Reviewers of his late performances repeatedly described Braham’s ageing body and the erosion of his vocal power, but also continually sought some sign or indication of his past glory within these performances. It is as though audiences were looking for a little bit of history. When he died in 1856 many obituaries of Braham echoed this sense of him being a historical artefact. One report which was reprinted in dozens of papers, including the Liverpool Mercury, described Braham as “a musician who may be said to have formed a connecting link between the men of the present generation and their grandfathers”. As he left no recordings behind him, once Braham died this tangible connection with the past was permanently erased.
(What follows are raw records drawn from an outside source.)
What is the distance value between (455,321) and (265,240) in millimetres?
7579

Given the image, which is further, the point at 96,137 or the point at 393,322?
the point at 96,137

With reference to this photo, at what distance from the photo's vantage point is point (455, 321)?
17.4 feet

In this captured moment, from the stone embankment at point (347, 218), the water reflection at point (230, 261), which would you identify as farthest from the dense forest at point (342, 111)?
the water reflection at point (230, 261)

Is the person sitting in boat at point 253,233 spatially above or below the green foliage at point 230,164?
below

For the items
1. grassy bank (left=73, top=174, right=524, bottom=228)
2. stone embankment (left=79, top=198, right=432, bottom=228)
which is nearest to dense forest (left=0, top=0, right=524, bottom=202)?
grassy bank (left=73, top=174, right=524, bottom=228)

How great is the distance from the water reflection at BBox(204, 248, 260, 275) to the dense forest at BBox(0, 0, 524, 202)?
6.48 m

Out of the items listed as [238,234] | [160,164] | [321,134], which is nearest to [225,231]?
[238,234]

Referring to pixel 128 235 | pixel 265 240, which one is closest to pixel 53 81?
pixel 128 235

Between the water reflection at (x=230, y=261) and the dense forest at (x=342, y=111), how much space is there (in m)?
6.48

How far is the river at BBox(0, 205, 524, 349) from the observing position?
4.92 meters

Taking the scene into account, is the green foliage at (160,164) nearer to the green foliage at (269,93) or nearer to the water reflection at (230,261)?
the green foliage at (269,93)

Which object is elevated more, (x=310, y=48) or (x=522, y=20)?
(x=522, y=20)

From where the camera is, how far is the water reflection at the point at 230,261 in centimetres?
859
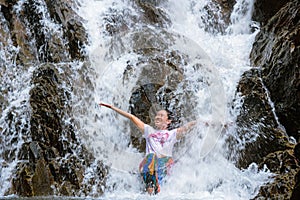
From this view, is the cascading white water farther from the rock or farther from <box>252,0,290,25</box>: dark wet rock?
the rock

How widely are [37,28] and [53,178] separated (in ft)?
13.0

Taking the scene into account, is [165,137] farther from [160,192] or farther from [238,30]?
[238,30]

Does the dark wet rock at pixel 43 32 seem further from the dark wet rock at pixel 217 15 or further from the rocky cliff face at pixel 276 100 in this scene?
the rocky cliff face at pixel 276 100

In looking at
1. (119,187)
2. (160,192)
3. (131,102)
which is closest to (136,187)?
(119,187)

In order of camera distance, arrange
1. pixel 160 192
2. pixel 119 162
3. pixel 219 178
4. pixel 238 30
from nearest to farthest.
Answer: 1. pixel 160 192
2. pixel 219 178
3. pixel 119 162
4. pixel 238 30

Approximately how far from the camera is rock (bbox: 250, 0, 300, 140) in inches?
260

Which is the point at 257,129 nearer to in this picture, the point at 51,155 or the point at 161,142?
the point at 161,142

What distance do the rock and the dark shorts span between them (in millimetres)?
2290

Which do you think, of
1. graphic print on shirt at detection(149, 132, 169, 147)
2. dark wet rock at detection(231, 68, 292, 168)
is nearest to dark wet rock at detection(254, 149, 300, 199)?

The idea of going to see certain singers perform in order to glimpse a little bit of history is something which I’ve done myself, several times. In recent years I have seen Tony Bennett (aged 89), Bob Dylan (aged 74), Frankie Valli (aged 81) and Placido Domingo (aged 74) perform. In each of these cases, I was at least partly motivated to buy a ticket in order to make sure that I got the chance to see these figures of cultural and historical importance; so that I could say that I’d seen them. When I was watching Tony Bennett, I was thinking “wow, this man was around with Sinatra and the Rat Pack”. I was very aware that I was watching a man perform who is the last surviving veteran of this cultural period. His obvious age somehow made the performance more moving. The same is true when I saw Bob Dylan recently; I was thinking of his importance as a social commentator in the 1960s, of all of the celebrated artists he’s worked with, of all of the iconic photographs I’ve seen of him. It was a strange feeling to see him in the flesh, and his voice, now atmospherically cracked with age, somehow made this feeling all the more potent. In all of these cases, the feeling was indeed akin to viewing a relic at a museum; similar thoughts were provoked. I was aware that I was responding to these performers in the same way that audiences responded to seeing a 78 year old Braham perform his nostalgic Napoleonic anthems.
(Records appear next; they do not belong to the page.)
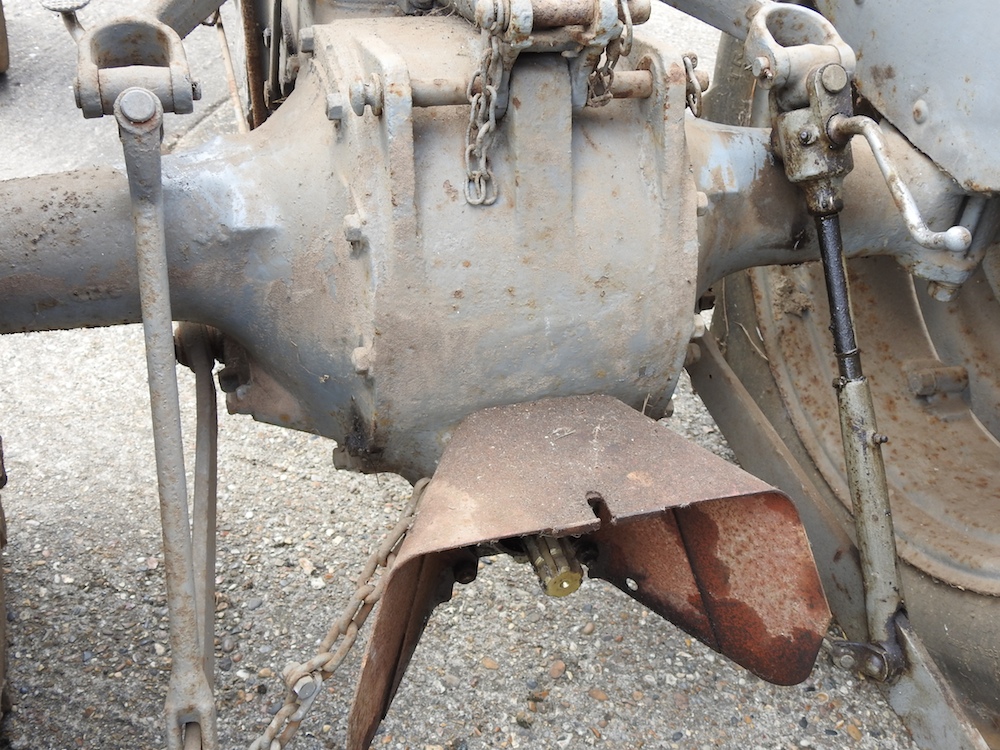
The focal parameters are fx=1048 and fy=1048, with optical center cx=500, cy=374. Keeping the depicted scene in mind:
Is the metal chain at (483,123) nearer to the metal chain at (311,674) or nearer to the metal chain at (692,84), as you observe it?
the metal chain at (692,84)

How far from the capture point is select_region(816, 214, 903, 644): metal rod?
165 centimetres

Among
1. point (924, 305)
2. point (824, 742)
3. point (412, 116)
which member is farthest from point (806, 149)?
point (824, 742)

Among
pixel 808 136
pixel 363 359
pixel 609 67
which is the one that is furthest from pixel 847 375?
pixel 363 359

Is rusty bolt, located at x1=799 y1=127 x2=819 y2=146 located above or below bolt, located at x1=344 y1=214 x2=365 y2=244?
above

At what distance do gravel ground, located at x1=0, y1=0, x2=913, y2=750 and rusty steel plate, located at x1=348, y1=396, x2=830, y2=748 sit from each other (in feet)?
1.65

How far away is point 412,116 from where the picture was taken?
4.22ft

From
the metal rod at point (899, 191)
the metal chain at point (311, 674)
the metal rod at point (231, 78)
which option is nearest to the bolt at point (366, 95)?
the metal chain at point (311, 674)

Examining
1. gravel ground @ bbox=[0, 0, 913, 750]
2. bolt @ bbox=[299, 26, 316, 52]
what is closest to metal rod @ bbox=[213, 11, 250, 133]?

All of these reflections lead me to consider many questions. What effect does age have on the historical importance of a singer? How important is the sense that a singer is a living, tangible link to the past? Had David Bowie died at a younger age (like Marc Bolan, for example) would we remember him differently? Are singers who die young more or less important as symbols of the past? Are they frozen in time, or does their lack of longevity diminish their cultural impact? To what extent does the personal connection we feel to singers and their music contribute to the wider historical importance which we ascribe to them? How much influence do singers themselves have on their cultural impact?
Despite these questions, one thing seems clear to me: that singers are(or can be) important cultural figures who are ascribed historical meanings. As a result, I think they are worthy of greater amounts of scholarly attention and historical research. It is now easier than ever to study the cultural impact of singers, thanks to advances in technology and the wealth of recordings, photographs and footage that singers like Bowie can now leave behind them. For proof of this, we only have to think of the V&A’s blockbuster, multimedia Bowie exhibition which has been seen by 1.3 million people and counting. Bowie is one singer whose cultural importance is in no danger of being overlooked. The music and message of this iconoclastic and hugely influential artist will surely endure.